#### Entries provided
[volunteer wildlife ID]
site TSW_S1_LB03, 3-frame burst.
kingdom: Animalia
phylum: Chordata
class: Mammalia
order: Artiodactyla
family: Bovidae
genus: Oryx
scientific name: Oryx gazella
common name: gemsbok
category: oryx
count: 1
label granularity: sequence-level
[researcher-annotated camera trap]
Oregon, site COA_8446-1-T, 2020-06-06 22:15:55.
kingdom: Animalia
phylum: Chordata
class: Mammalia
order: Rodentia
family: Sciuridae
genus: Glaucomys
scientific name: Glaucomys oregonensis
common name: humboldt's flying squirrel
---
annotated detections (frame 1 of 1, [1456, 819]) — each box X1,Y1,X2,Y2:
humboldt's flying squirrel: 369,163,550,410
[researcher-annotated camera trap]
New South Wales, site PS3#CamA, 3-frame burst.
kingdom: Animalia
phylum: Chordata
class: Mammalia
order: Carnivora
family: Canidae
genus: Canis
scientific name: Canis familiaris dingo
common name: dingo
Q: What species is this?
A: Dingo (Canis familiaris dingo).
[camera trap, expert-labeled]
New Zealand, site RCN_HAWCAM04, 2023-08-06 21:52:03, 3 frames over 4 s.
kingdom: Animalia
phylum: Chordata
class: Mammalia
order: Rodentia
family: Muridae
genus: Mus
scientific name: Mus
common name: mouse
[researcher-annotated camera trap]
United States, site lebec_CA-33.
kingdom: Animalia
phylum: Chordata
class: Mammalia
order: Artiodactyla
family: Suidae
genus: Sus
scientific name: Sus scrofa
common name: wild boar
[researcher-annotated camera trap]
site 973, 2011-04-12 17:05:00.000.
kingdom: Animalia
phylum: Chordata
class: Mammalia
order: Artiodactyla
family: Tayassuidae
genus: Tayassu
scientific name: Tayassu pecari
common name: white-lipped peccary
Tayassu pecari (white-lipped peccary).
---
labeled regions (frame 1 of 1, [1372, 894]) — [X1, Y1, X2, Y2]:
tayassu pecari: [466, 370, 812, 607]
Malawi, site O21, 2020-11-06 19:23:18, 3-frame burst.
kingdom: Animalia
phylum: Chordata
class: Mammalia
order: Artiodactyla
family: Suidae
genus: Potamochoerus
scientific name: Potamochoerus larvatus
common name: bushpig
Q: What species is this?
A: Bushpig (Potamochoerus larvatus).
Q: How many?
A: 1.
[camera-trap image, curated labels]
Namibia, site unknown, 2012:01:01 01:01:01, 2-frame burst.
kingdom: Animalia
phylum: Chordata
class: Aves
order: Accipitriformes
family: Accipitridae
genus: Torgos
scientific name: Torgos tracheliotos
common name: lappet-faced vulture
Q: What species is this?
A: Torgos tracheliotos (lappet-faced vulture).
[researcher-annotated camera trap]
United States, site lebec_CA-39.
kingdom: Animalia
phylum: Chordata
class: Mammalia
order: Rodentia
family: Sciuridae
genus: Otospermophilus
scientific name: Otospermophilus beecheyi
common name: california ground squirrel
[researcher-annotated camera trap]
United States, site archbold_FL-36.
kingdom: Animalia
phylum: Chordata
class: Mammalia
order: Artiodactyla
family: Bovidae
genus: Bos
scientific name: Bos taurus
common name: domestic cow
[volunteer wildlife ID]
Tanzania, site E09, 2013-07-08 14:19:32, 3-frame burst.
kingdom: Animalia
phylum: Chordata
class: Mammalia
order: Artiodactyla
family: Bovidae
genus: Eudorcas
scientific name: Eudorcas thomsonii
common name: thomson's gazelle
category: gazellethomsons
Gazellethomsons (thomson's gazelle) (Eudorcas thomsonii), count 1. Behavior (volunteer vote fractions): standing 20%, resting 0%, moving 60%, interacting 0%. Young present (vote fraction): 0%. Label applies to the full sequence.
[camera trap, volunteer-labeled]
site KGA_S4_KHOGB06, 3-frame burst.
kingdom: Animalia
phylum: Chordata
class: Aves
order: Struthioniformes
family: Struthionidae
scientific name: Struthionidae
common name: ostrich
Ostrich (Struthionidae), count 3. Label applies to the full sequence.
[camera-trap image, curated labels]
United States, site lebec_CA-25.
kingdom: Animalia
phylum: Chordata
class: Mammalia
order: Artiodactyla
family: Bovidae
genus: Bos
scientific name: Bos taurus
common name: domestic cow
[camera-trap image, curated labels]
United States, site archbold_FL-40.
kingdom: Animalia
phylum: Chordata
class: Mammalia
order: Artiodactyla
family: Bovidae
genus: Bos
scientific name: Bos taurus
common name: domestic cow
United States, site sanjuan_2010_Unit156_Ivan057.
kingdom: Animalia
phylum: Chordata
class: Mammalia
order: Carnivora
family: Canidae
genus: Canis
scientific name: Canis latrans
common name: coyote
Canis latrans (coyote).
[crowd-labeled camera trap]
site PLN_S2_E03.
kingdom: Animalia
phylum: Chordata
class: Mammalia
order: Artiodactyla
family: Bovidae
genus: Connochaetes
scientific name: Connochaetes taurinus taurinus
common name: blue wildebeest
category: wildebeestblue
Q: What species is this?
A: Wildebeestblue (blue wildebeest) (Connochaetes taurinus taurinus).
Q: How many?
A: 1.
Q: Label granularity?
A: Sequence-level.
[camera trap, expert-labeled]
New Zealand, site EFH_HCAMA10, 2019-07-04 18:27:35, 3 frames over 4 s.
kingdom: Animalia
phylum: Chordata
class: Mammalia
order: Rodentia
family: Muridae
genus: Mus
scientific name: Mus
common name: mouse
########
• _Work request_:
Return only the lines above that run from the opening line through the line containing "scientific name: Glaucomys oregonensis", exactly as written.

• _Solution to this exercise_:
[volunteer wildlife ID]
site TSW_S1_LB03, 3-frame burst.
kingdom: Animalia
phylum: Chordata
class: Mammalia
order: Artiodactyla
family: Bovidae
genus: Oryx
scientific name: Oryx gazella
common name: gemsbok
category: oryx
count: 1
label granularity: sequence-level
[researcher-annotated camera trap]
Oregon, site COA_8446-1-T, 2020-06-06 22:15:55.
kingdom: Animalia
phylum: Chordata
class: Mammalia
order: Rodentia
family: Sciuridae
genus: Glaucomys
scientific name: Glaucomys oregonensis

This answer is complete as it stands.